Q:

I am voluntarily vat registered – substantially below vat threshold.
I trade with general public and B2B alike. HMGov has just taken some of my income away by abolishing Home Information Packs – so income set to drop even further!

Remaining activity is energy assessment and energy services. I continually get outpriced when dealing with general public as most competitors are non vat.

I would like to split myself in two, 1/2 for domestic, 1/2 for B2B.
Could this be seen as avoidance?

Would I have to go ltd for one half?

A:

Hi

Well this whole subject of disaggregation of business activities is a real doozie and I have a lot of sympathy for small businesses such as yours trying to compete for business from domestic customers. I’m getting a lot of queries from accountants about the impact of the 20% VAT rate on small businesses and I know that a lot of small business owners are considering whether they can split their activities up to avoid VAT.

You know I don’t give specific advice here on the forum, hopefully my comments below will help you decide how to proceed.

There are lots of issues to consider so there is no simple answer. Every situation is different and you have to think through not just the VAT cost but the accounting, legal and practical costs and hassle of running an additional legal entity.

Taxable Persons

The first point about the disaggregation rules is that they only apply if the total value of the supplies made would require the person to be registered for VAT. In other words, they only apply if the total value of supplies made by the “taxable person” exceeds the VAT registration limit, which as you know is currently £70k.

The” taxable person” is a legal entity such as a sole proprietor, partnership, limited company etc and you have to take into account the income from all of the activities of the legal entity concerned for VAT purposes. And of course that’s why the disaggregation rules are concerned with “artificial” splitting of business activities between different entities to avoid VAT.

A hypothetical case

Let’s consider a situation similar to yours. Suppose the combined activity from all of my business activities as a sole proprietor is £50k, made up of £30k from business customers and £20k from domestic customers. If I’m registered for VAT as a sole proprietor, I’d have to account for VAT on all £50k income regardless of whether I can pass the VAT charge to all of my customers. The only way that could be avoided would be to set up a separate legal entity, for example a limited company, which doesn’t register for VAT, and transfer the domestic business into that company.

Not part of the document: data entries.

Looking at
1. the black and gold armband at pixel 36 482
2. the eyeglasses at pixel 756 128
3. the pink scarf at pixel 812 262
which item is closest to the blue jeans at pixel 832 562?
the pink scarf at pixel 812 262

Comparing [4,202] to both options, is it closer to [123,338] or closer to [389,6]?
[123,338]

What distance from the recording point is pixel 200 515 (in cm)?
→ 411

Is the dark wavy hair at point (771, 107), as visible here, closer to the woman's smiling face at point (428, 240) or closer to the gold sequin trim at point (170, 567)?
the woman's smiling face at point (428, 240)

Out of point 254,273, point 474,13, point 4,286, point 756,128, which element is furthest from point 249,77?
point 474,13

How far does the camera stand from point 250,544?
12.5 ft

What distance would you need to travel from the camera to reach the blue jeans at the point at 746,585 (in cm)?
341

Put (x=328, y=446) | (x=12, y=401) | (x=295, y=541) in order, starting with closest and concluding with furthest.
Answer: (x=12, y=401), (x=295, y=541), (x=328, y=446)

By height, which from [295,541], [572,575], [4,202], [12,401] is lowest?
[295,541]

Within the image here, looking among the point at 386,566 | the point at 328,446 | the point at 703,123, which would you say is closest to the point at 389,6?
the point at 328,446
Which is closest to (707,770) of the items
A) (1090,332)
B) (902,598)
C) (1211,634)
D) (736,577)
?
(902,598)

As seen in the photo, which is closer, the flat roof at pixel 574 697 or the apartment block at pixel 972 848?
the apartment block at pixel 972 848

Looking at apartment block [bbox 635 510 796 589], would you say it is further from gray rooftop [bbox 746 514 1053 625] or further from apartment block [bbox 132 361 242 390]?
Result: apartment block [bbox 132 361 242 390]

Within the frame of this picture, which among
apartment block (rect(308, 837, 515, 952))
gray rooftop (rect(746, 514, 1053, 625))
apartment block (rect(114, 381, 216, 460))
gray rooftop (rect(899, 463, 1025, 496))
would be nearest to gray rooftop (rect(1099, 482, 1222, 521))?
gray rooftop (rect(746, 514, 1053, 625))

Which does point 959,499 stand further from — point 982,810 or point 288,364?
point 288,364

So yes, in principle it could work. But I’d have to keep on top of the VAT position in case the combined turnover reaches the registration limit. And this sort of arrangement is a bit like a red rag to a bull to HMRC – they look out for this sort of thing as a matter of course. It’s not just turnover from these 2 activities that they would look at, but any other related person/company/partnership etc and that’s when it can get messy.

For example, suppose they found that my husband/partner was carrying out separate business activities but he isn’t VAT registered. In that case they might argue that his income should be added to my combined income, both historically and going forward on the basis that we’ve been trading as a partnership from day one, regardless of the legal arrangements I’ve put in place to try and keep things separate.

That would always be my concern about the sort of business arrangements that you’re considering.

I can’t tell you what to do but I’d strongly recommend that you discuss your situation with your accountant as they understand your business and financial situation and will be able to help you to decide how to proceed. There are so many issues to consider, in particular whether it’s worth the cost and hassle of setting up and running separate legal entities in order to save maybe £2k- £3k a year in VAT . People come up with some inventive ideas but I rarely see anything that I think is worth the hassle of trying to run separate businesses for the relatively low VAT benefit.

Three final thoughts

  • First, you should probably look at the Statement of Practice which HMRC have published about disaggregation which is here http://tinyurl.com/3yzw74h VAT Notice 700/12, Section 13. It’s a couple of pages long and has a fair bit of jargon, but you’ll get the gist of their approach to the subject and you’ll understand why it’s not possible to give a simple yes or no answer to your question.
  • Second, are you using the VAT Flat Rate Scheme? If not, make sure you get your accountant to run the figures as this could give you a useful VAT saving without splitting things up to avoid VAT. Thousands of smaller businesses use this scheme to make VAT savings without splitting off activities to avoid VAT.
  • Finally, if your total turnover is below the registration limit have you considered de-registering entirely? I know that sometimes it looks better doing business to business work if you’re registered but I wonder if you’d benefit more from getting more domestic work in the longer run if you just deregistered and kept your total income below the registration limit.

So please do talk to your accountant before you decide what to do. He’ll probably charge you for the advice but it could be money well spent if it avoids you getting into a mess in the future.